Onder het luiden van de klokken en het afschieten van kanonnen reed de koning met gevolg en escorte door de Steenpoort de stad binnen, die versierd was met vlaggen en niet minder dan 18 erebogen. Op de grote markt hield de stoet stil. Zittend vanuit zijn koets, ontving hij de vertegenwoordigers van het stadsbestuur, met ambtenaren, particulieren en natuurlijk de geestelijken van de verschillende kerken in Oldenzaal. De geestelijken werden uitgenodigd om het gezelschap te volgen naar Almelo, waarheen hij, na een uur in Oldenzaal te zijn geweest, via de Deurningerpoort vertrok.

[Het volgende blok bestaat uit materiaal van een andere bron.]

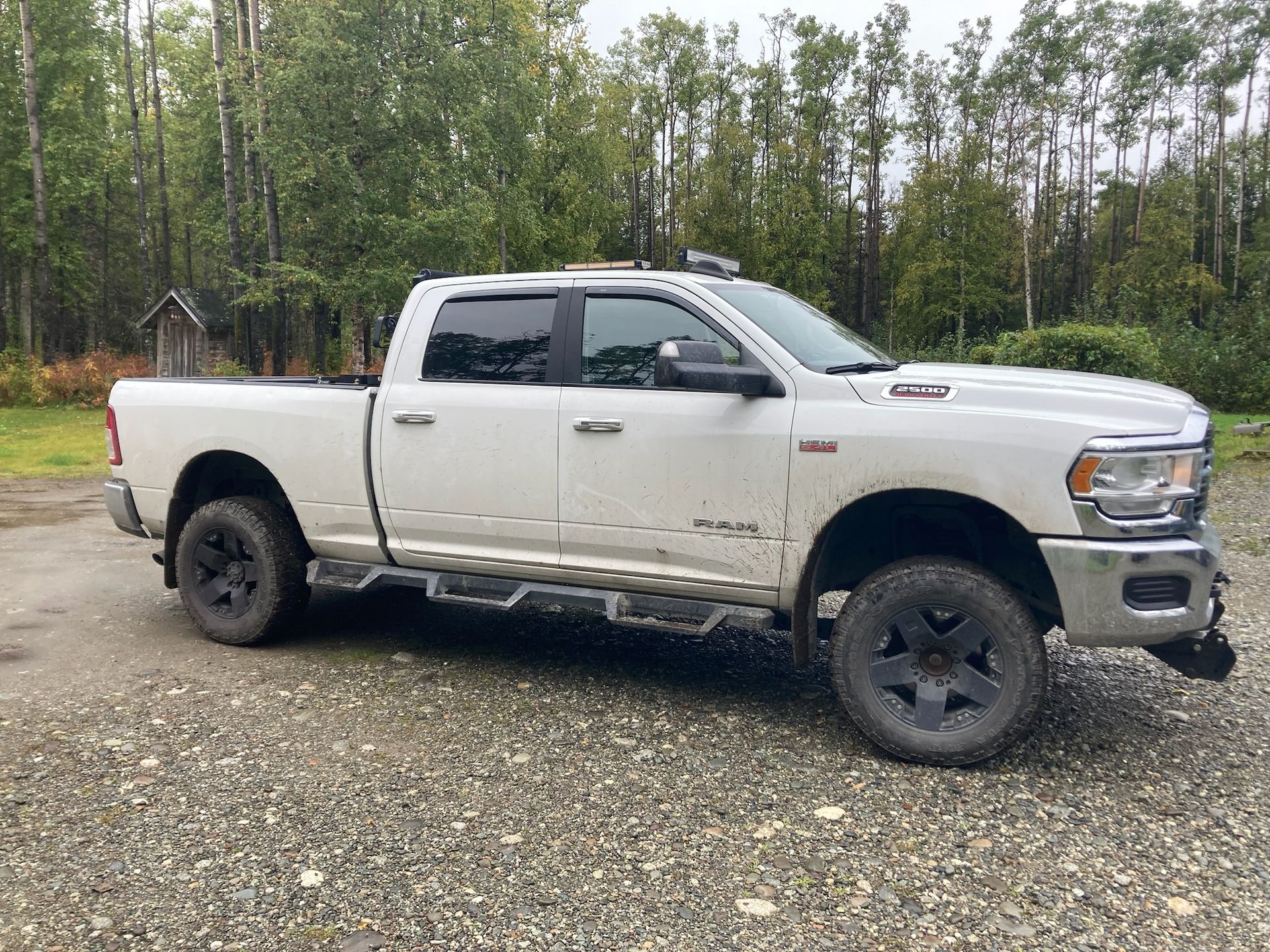 White Pickup Truck Parked On Gravel Road Near Trees | Hatch Peak Motorworks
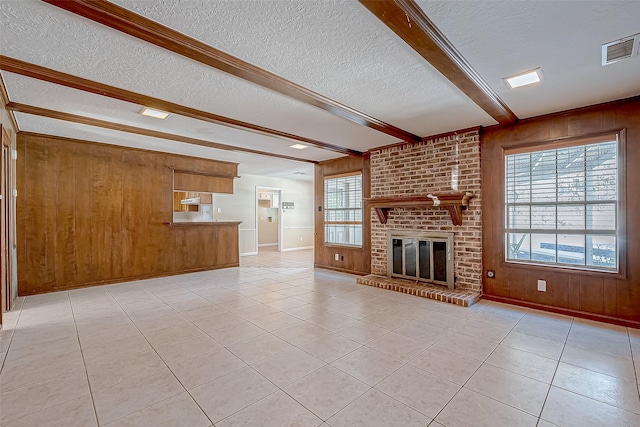 unfurnished living room with beam ceiling, wooden walls, and a brick fireplace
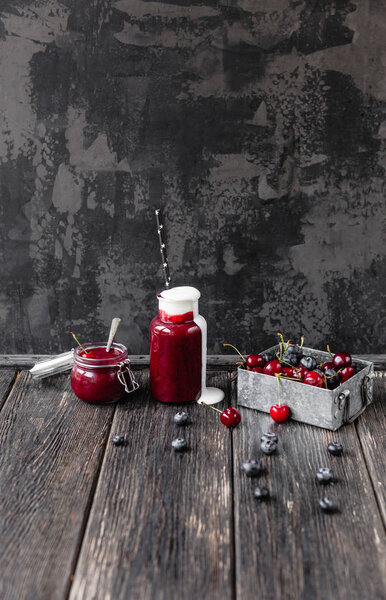 Organic berry smoothie in bottle and jar on wooden background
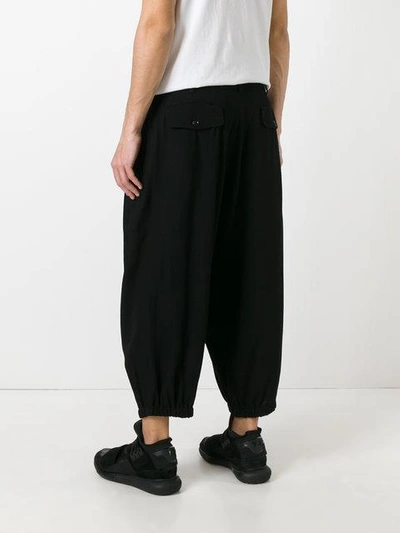 Shop Yohji Yamamoto Cropped Drop-crotch Trousers - Black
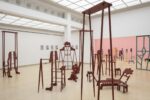 Exhibition view Kunstpavillon with red-painted wooden sculptures in various sizes and heights with figurative objects and painted pictures on the left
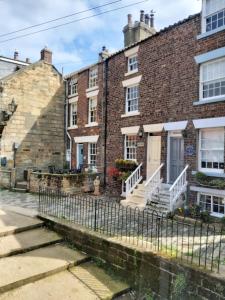 an old brick building with a fence in front of it at Dunsley Cottage in Staithes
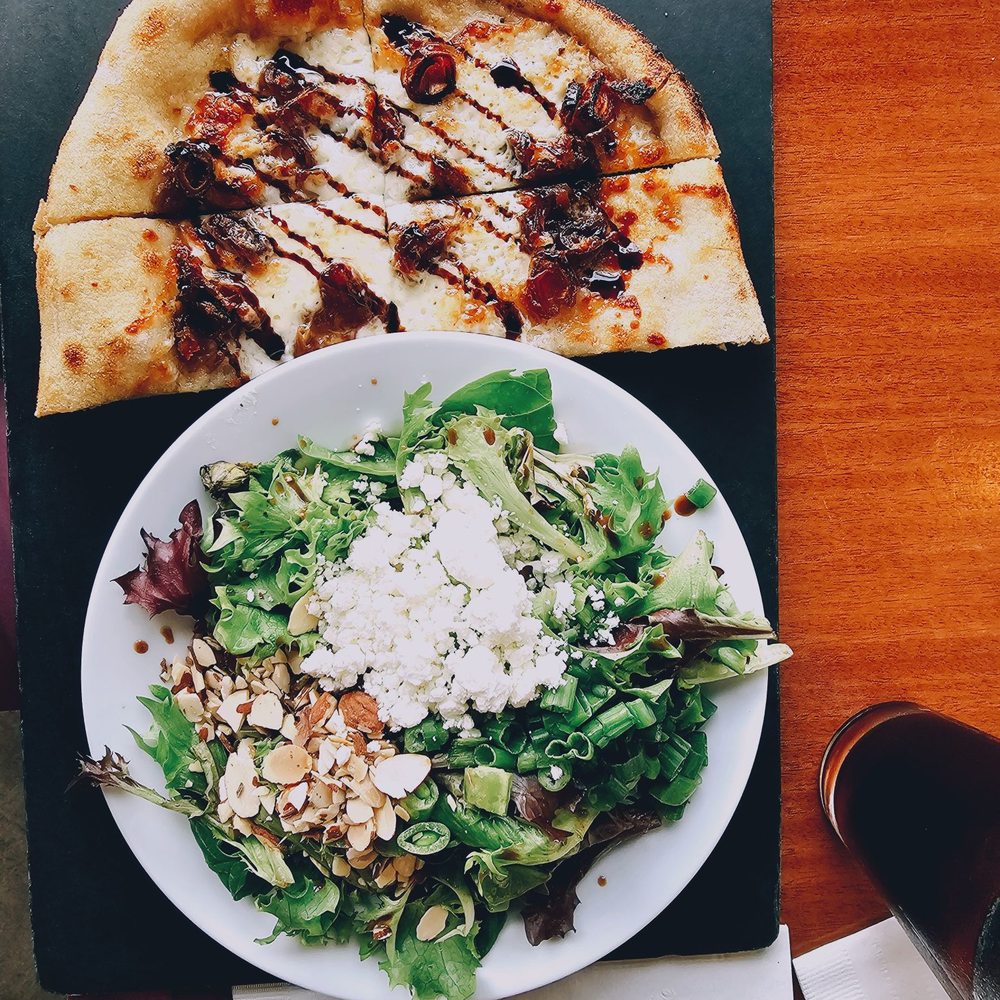 Half pizza with mozzarella, chopped dates and balsamic reduction. Fresh greens salad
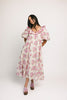 a pink floral puff sleeve dress with a ruffle neckline. the perfect vintage-inspired dress for baby showers, family pictures, + special occasions.
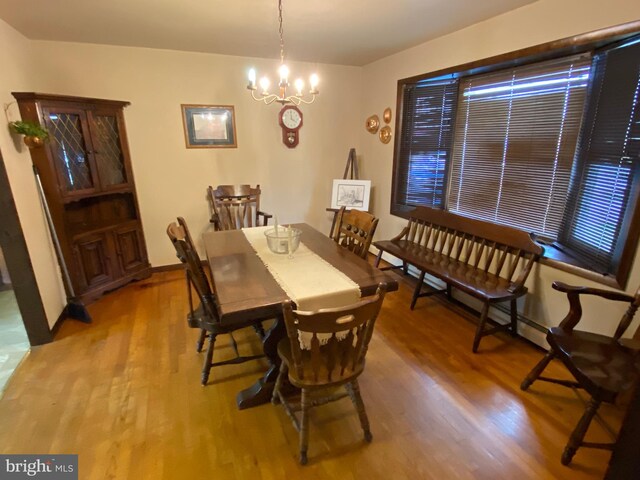 2060 Mahantongo St, Pottsville, PA 17901 - dining room with a chandelier, baseboards, and wood finished floors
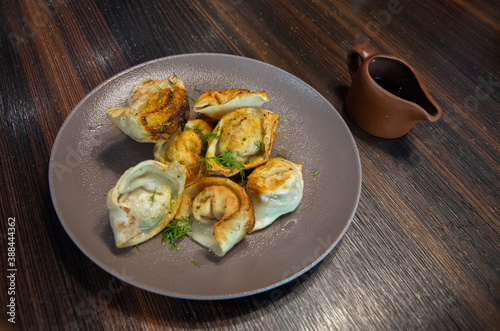 Fried Dumplings stuffed with meat, sprinkled with chopped dill, served with soy sauce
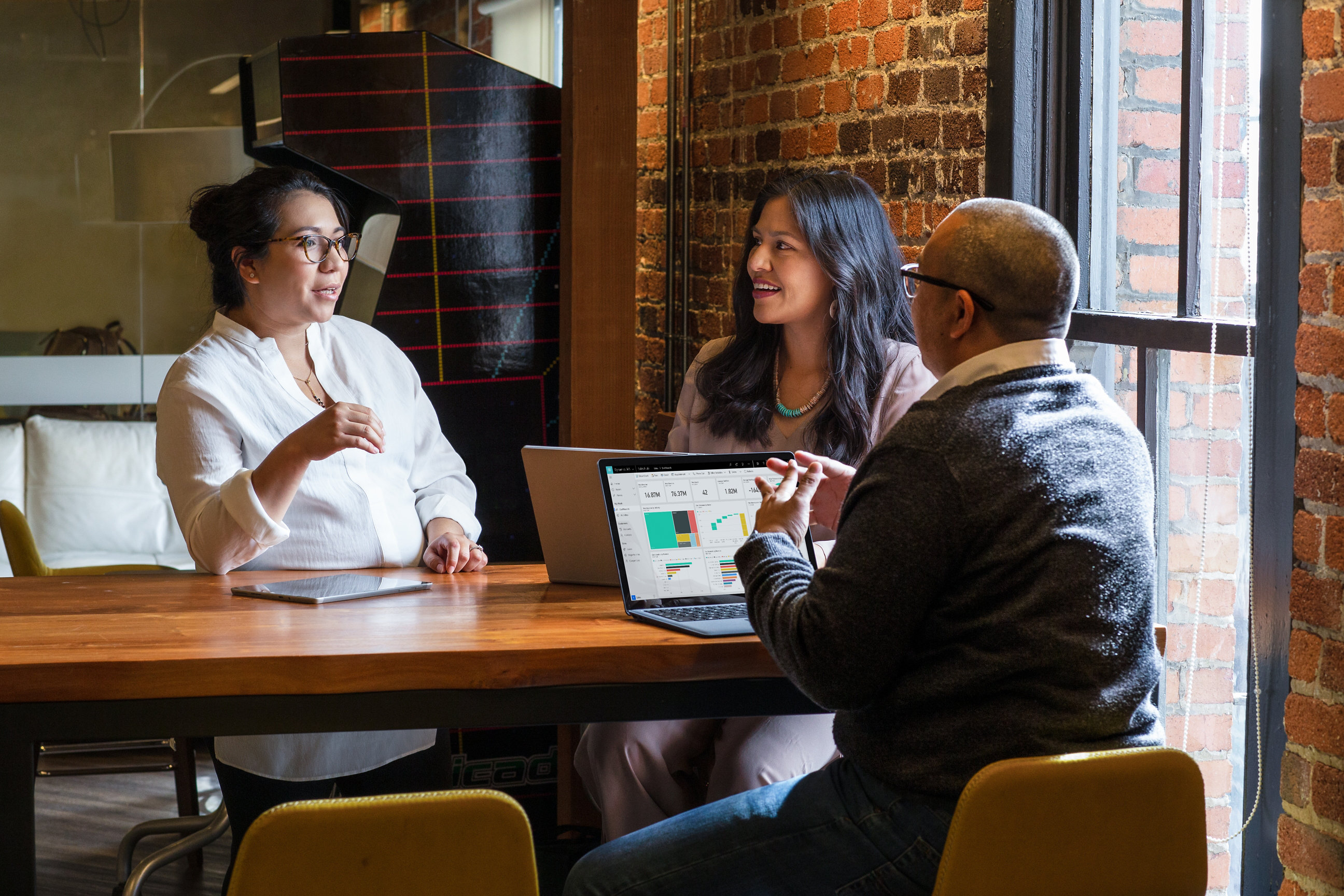Three business colleagues have a discussion while sitting at a table.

De volgende morgen in Almelo had de koning wat meer tijd voor de commissie uit Oldenzaal. De koning informeerde bij pastoor Bloemen en dominee Palthe naar hun kerken en het aantal gelovigen. Omdat het aantal katholieken op dat moment 1600 was en het aantal gereformeerden 450, besloot hij dat de Plechelmuskerk met ingang van 1 januari 1810 weer door de katholieken in gebruik moest worden genomen. Alleen de toren, de klokken en het kerkhof zouden ter beschikking van beide partijen zijn.

Geld voor herstel kerken

Beide partijen kregen flink geldbedrag toegezegd: de katholieken voor het opknappen van de Plechelmuskerk en de protestanten voor de bouw van een nieuwe kerk.

De protestanten gingen voortvarend te werk. Op oudejaarsdag 1809 werd de laatste protestantse dienst gehouden in de Plechelmuskerk en drie weken later kon dominee Palthe de nieuwe protestantse kerk inwijden, de zogenaamde ‘Waterstaatkerk’ aan de Hofmeijerstraat. Op deze plek staat nu de Hofkerk. De katholieken hadden aanzienlijk meer tijd nodig om de Plechelmuskerk, die erg beschadigd was en heftig geleden had door oorlogen en inkwartieringen, op te knappen. Bovendien was de toegezegde hoeveelheid geld van de koning alleen toereikend voor een provisorische opknapbeurt. Maar in 1825 kwam het zilveren borstbeeld van Plechelmus en de andere kerkschatten weer terug en daarmee een klein stukje van de oude glorie.